"But, oh! where is Margaret?" cried Bess, as Corinne rushed to embrace her. "Why isn't she with you?"

"Oh, she'll be along in a minute!" announced Corinne, unconcernedly. Then suddenly she turned, and said quietly:

"Look!"

They turned at her command, and glanced upward expecting to see their sister in her usual wheel-chair. Instead, there at the top of the gangway—stood Margaret, rosy, plump, and browned by the sun! And under her arms were a pair of crutches! When she saw her own family below, she blew them a kiss, adjusted her crutches, and proceeded down the gangway alone, haltingly, it is true, but refusing the assistance of the anxious steward who hovered behind her!

To the members of her family, who never in all their lives had beheld her on her feet, the sight was almost overwhelming. The twins and their mother were actually too stunned to speak, and Alexander relieved himself only by a low-muttered, "Can you beat it!"—his favorite expression of surprise. But it was Sarah who did the most astonishing thing. She tore up the gangway, snatched Margaret when she was but half-way down, and bore her back, crutches and all, to the group below, crying:

"Me little darlint! It's true! It's true! I didn't believe it!"

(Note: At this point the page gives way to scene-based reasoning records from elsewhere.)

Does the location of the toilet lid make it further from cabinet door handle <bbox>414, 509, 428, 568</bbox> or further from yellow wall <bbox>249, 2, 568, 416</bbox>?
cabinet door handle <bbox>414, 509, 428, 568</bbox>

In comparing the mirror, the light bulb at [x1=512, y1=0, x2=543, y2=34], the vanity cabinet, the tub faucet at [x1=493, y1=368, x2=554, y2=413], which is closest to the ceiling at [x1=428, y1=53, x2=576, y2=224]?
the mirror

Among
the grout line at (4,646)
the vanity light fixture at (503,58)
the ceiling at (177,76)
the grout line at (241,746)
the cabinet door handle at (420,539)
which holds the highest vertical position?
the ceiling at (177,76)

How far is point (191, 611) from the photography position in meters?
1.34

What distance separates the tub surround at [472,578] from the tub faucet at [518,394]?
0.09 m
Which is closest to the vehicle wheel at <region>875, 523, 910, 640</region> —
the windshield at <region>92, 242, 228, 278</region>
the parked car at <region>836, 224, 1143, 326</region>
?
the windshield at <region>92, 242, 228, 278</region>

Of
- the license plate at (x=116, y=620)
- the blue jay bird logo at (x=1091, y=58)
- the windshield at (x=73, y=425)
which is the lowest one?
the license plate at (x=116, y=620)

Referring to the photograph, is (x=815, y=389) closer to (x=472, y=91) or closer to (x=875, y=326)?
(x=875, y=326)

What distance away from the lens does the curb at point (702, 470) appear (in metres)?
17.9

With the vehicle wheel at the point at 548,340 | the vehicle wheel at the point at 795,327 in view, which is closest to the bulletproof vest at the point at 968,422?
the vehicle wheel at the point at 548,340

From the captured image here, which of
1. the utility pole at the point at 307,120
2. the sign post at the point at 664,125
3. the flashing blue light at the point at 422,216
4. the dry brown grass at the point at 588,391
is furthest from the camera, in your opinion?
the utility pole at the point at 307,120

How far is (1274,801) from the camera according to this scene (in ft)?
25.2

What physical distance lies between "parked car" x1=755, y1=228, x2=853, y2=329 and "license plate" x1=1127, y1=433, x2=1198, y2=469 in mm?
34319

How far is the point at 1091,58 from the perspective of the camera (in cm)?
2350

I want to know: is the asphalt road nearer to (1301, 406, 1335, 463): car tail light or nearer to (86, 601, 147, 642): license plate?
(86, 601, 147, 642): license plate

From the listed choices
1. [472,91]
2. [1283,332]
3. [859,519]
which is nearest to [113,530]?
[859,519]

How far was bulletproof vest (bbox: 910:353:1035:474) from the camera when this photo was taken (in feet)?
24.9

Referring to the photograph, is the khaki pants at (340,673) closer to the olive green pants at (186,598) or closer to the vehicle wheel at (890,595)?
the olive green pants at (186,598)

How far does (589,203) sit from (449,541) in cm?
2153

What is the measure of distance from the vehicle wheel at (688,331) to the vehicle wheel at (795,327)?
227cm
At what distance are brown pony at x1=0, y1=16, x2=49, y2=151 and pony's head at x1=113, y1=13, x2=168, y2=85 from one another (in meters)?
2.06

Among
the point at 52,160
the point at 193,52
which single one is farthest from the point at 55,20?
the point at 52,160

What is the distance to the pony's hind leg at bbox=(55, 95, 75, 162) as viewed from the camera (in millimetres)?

The Charlton Street house was a scene that night of such festivity and rejoicing as it had probably never known before in all its history. Corinne and her father and aunt had accompanied the Bronsons home, and stayed to a feast that Sarah had evolved in some sudden and mysterious manner, for she had been away from the house all of the afternoon. But Sarah was an adept at such bits of necromancy. Then, when the older folks were still talking hard and fast, the five young people drew apart by themselves, and Jess said:

"Now, for goodness' sake, explain the whole business again! My brain is so bewildered I can't seem to understand it all yet!"

It was Corinne who tried to straighten out the tangle. She told how, before they started on their trip, her father had suddenly become possessed with the idea that perhaps something could be done to help Margaret's trouble if only the right physician could be found. It happened that he was personally acquainted with a doctor famous for his success in this very kind of case and who also usually spent a few weeks at that season of the year in Bermuda. If Margaret could be helped by any one in the world, Mr. Cameron felt sure it would be by this surgeon. So he privately made up his mind that the famous specialist should be consulted as soon as they got there. But of this he said not a word to any one, lest it should only be a cause of disappointment in case no good was accomplished.

Corinne laughed, however, when she said there was one exception to this. On the night when Sarah had issued her awful ultimatum, Mr. Cameron made up his mind that the only way to influence her was to tell her, privately, his hopes for Margaret. This he did, and it had the remarkable effect that had so bewildered them. This, also, was the reason why Sarah seemed the least surprised and had said such strange things that day at the pier.